MALAYSIA: Promoting Interreligious Dialogue
In an interview with UCA News at the recent Federation of Asian Bishops' Conference symposium on Religious Life, held in Hua Hin, Thailand, Bishop Paul Tan Chee Ing S.J. of Melaka-Johor underlined the commitment of the Church to promote interreligious dialogue in Malaysia. An increasing "islamization" is taking place in the country where 60% of its 28 million people profess Islam. The bishop spoke about the ongoing controversy surrounding Malaysian Christians use of the word "Allah" and the various issues connected with "islamization". This year the government confiscated 15.000 Malay-language bibles because they contain the word "Allah", used to refer to God. The Church has become embroiled in a dispute with the government to assert its right to use "Allah" arguing that the country's home Minister had contravened the Constitution when he introduced new conditions banning the use of the word "Allah" to mean any God other than the Muslim God. The word was used in the Herald, a newspaper of the Catholic Church, meant only for Christians and distributed only in churches. The Church has appealed to the Constitution, which protects the fundamental rights of religious minorities to carry out their worship freely. In recent days, the High Court of Justice declared unconstitutional the Government's decision to prohibit non-Muslims using the word "Allah" to refer to God. Unfortunately, extremist Muslims reacted to the ruling by setting fire to several Christian churches. The Government plans to appeal this ruling.

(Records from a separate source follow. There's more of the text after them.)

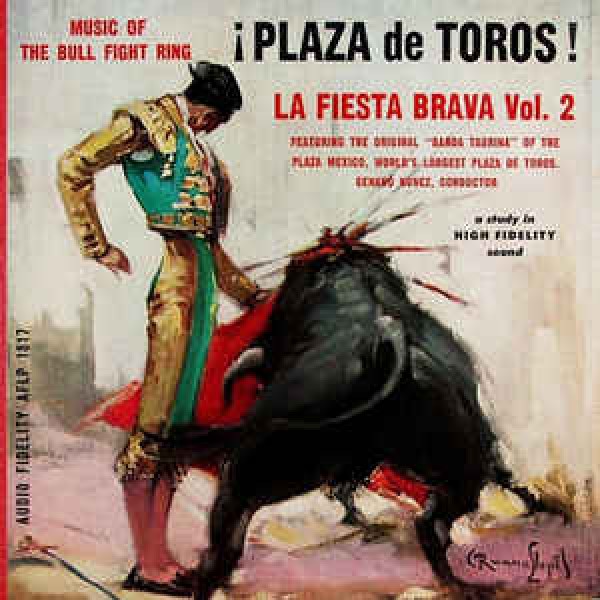 CD Banda Taurina - Plaza De Toros! La Fiesta Brava Vol. 2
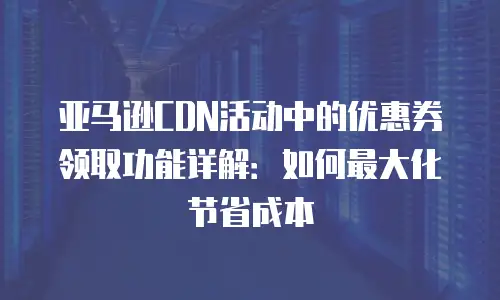 亚马逊CDN活动中的优惠券领取功能详解：如何最大化节省成本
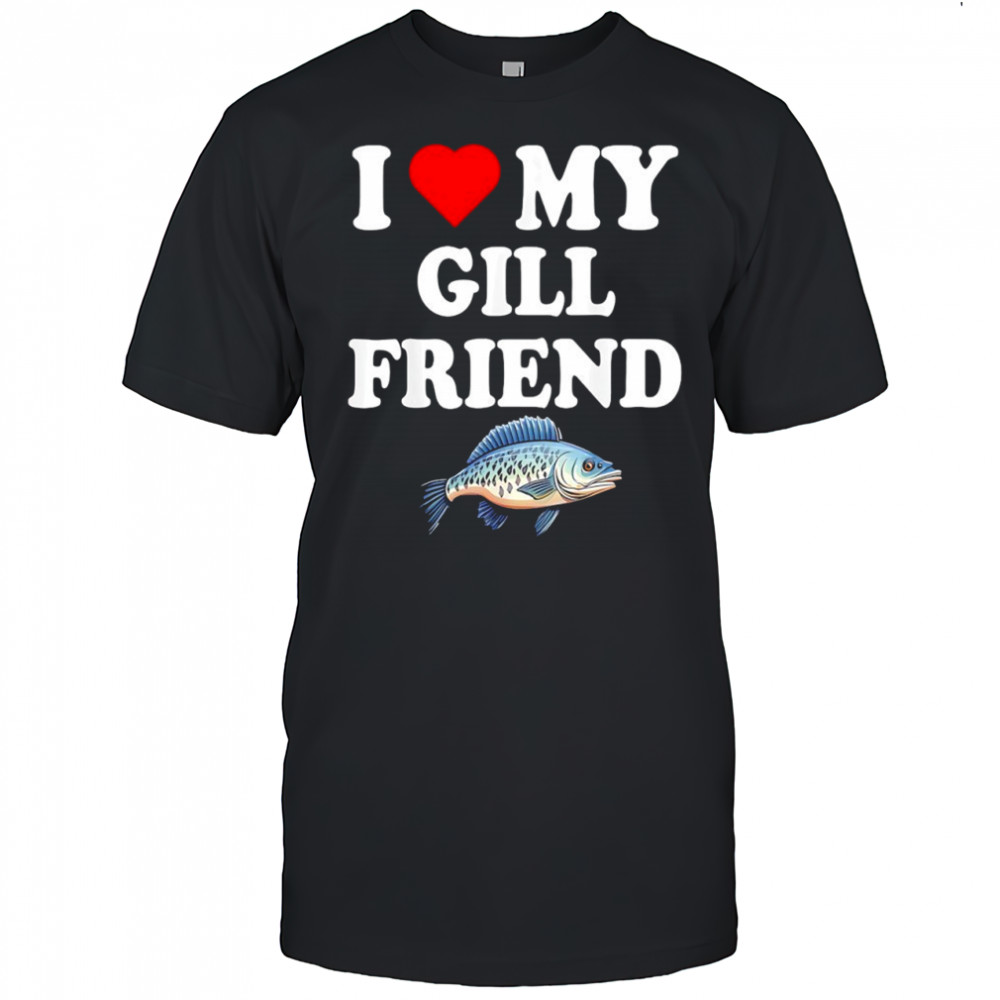 I Love My Gill Friend Fish graphic shirt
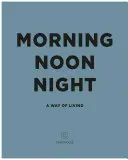 Ráno, poledne, noc: Způsob života - Morning, Noon, Night: A Way of Living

The First Automobile. Flemish Jesuit Ferdinand Verbiest, a missionary at the Chinese Imperial Court after Matteo Ricci, is credited with inventing the first motor vehicle, as a toy for the Emperor. Built and tested in 1679, it was two feet long and was operated by an eolipyle that warned the embers. A steam jet struck a horizontal wheel with blades which meshed with the front wheels. It was tested in the courtyard of the Imperial Palace in Beijing to the great delight of the emperor and other spectators. Verbiest was an astronomer and mathematician who earned his Presidency of the Imperial Board of Mathematics in a competition with Chinese astronomers.